Miller's legal team is said to have "taken some small solace" from Judge Walton's opinion that "there are no credibility issues for Miller," according to the source. But attorneys for Time magazine and Matt Cooper can't be so sanguine, given the potential issues raised by Judge Walton's ruling.

After all, Libby was indicted on perjury, obstruction of justice and making false statements charges after he told a grand jury and Federal Bureau of Investigation agents on two occasions that he did not disclose Valerie Plame Wilson's secret CIA identity to Cooper and Miller. Both reporters testified otherwise to the grand jury.

Libby's defense team had hoped to turn his trial into what the New York Times has labeled "a wider forum about the reasons for going to war in Iraq and what Mr. Libby has portrayed as the Bush administration's legitimate efforts to respond to critics of the war on the merits." But Judge Walton's ruling shows he is determined not to allow the trial "to become a forum for debating the accuracy of Ambassador Wilson's statements, the propriety of the Iraq war or related matters leading up to the war, as those events are not the basis for the charged offenses."

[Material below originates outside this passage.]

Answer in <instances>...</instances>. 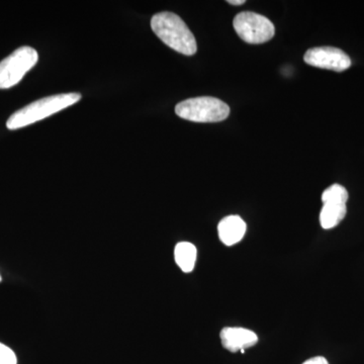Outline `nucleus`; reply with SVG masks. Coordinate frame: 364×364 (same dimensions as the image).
Instances as JSON below:
<instances>
[{"label": "nucleus", "mask_w": 364, "mask_h": 364, "mask_svg": "<svg viewBox=\"0 0 364 364\" xmlns=\"http://www.w3.org/2000/svg\"><path fill=\"white\" fill-rule=\"evenodd\" d=\"M235 31L248 44H263L272 40L275 33L274 25L259 14L243 11L233 21Z\"/></svg>", "instance_id": "nucleus-5"}, {"label": "nucleus", "mask_w": 364, "mask_h": 364, "mask_svg": "<svg viewBox=\"0 0 364 364\" xmlns=\"http://www.w3.org/2000/svg\"><path fill=\"white\" fill-rule=\"evenodd\" d=\"M151 28L174 51L186 56H193L198 51L195 36L177 14L168 11L155 14L151 20Z\"/></svg>", "instance_id": "nucleus-1"}, {"label": "nucleus", "mask_w": 364, "mask_h": 364, "mask_svg": "<svg viewBox=\"0 0 364 364\" xmlns=\"http://www.w3.org/2000/svg\"><path fill=\"white\" fill-rule=\"evenodd\" d=\"M179 117L196 123H218L230 114V107L219 98L202 97L189 98L176 107Z\"/></svg>", "instance_id": "nucleus-3"}, {"label": "nucleus", "mask_w": 364, "mask_h": 364, "mask_svg": "<svg viewBox=\"0 0 364 364\" xmlns=\"http://www.w3.org/2000/svg\"><path fill=\"white\" fill-rule=\"evenodd\" d=\"M0 282H1V277H0Z\"/></svg>", "instance_id": "nucleus-15"}, {"label": "nucleus", "mask_w": 364, "mask_h": 364, "mask_svg": "<svg viewBox=\"0 0 364 364\" xmlns=\"http://www.w3.org/2000/svg\"><path fill=\"white\" fill-rule=\"evenodd\" d=\"M303 364H329L328 363L327 359L322 358V356H317V358H314L309 359V360L305 361Z\"/></svg>", "instance_id": "nucleus-13"}, {"label": "nucleus", "mask_w": 364, "mask_h": 364, "mask_svg": "<svg viewBox=\"0 0 364 364\" xmlns=\"http://www.w3.org/2000/svg\"><path fill=\"white\" fill-rule=\"evenodd\" d=\"M348 198V191L344 186L333 184L330 188L325 189L322 195V202L323 203H346Z\"/></svg>", "instance_id": "nucleus-11"}, {"label": "nucleus", "mask_w": 364, "mask_h": 364, "mask_svg": "<svg viewBox=\"0 0 364 364\" xmlns=\"http://www.w3.org/2000/svg\"><path fill=\"white\" fill-rule=\"evenodd\" d=\"M246 223L239 215H228L218 225L220 240L227 246H233L245 236Z\"/></svg>", "instance_id": "nucleus-8"}, {"label": "nucleus", "mask_w": 364, "mask_h": 364, "mask_svg": "<svg viewBox=\"0 0 364 364\" xmlns=\"http://www.w3.org/2000/svg\"><path fill=\"white\" fill-rule=\"evenodd\" d=\"M16 354L6 345L0 343V364H16Z\"/></svg>", "instance_id": "nucleus-12"}, {"label": "nucleus", "mask_w": 364, "mask_h": 364, "mask_svg": "<svg viewBox=\"0 0 364 364\" xmlns=\"http://www.w3.org/2000/svg\"><path fill=\"white\" fill-rule=\"evenodd\" d=\"M304 60L308 65L341 72L351 66L348 55L338 48L317 47L306 52Z\"/></svg>", "instance_id": "nucleus-6"}, {"label": "nucleus", "mask_w": 364, "mask_h": 364, "mask_svg": "<svg viewBox=\"0 0 364 364\" xmlns=\"http://www.w3.org/2000/svg\"><path fill=\"white\" fill-rule=\"evenodd\" d=\"M81 100L79 93H62V95H52L33 102L32 104L14 112L7 121L6 127L9 130H18L42 121L46 117L63 111L67 107L75 105Z\"/></svg>", "instance_id": "nucleus-2"}, {"label": "nucleus", "mask_w": 364, "mask_h": 364, "mask_svg": "<svg viewBox=\"0 0 364 364\" xmlns=\"http://www.w3.org/2000/svg\"><path fill=\"white\" fill-rule=\"evenodd\" d=\"M196 255L198 252H196V246L189 242H181L174 249L176 264L183 272H193L196 262Z\"/></svg>", "instance_id": "nucleus-10"}, {"label": "nucleus", "mask_w": 364, "mask_h": 364, "mask_svg": "<svg viewBox=\"0 0 364 364\" xmlns=\"http://www.w3.org/2000/svg\"><path fill=\"white\" fill-rule=\"evenodd\" d=\"M346 203H324L320 213V224L323 229L336 227L346 215Z\"/></svg>", "instance_id": "nucleus-9"}, {"label": "nucleus", "mask_w": 364, "mask_h": 364, "mask_svg": "<svg viewBox=\"0 0 364 364\" xmlns=\"http://www.w3.org/2000/svg\"><path fill=\"white\" fill-rule=\"evenodd\" d=\"M39 60L38 52L32 47L18 48L0 62V90H7L21 82L23 76Z\"/></svg>", "instance_id": "nucleus-4"}, {"label": "nucleus", "mask_w": 364, "mask_h": 364, "mask_svg": "<svg viewBox=\"0 0 364 364\" xmlns=\"http://www.w3.org/2000/svg\"><path fill=\"white\" fill-rule=\"evenodd\" d=\"M223 347L230 352L250 348L258 342V336L251 330L241 327H226L221 331Z\"/></svg>", "instance_id": "nucleus-7"}, {"label": "nucleus", "mask_w": 364, "mask_h": 364, "mask_svg": "<svg viewBox=\"0 0 364 364\" xmlns=\"http://www.w3.org/2000/svg\"><path fill=\"white\" fill-rule=\"evenodd\" d=\"M228 4H232V6H242L245 4V0H229Z\"/></svg>", "instance_id": "nucleus-14"}]
</instances>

Libby's defense team had also hoped to put the press on trial along with their client, but the recent rulings by Judge Walton have stymied them at every turn. "The only question the jury will be asked to resolve in this matter," Walton ruled, "will be whether the defendant intentionally lied when he testified before the grand jury and spoke with FBI agents about statements he purportedly made to the newspaper reporters concerning Ms. Wilson's employment."

Should Matt Cooper's credibility be put in serious question during the trial, however, the former chief of staff to Vice President Dick Cheney might yet beat the rap.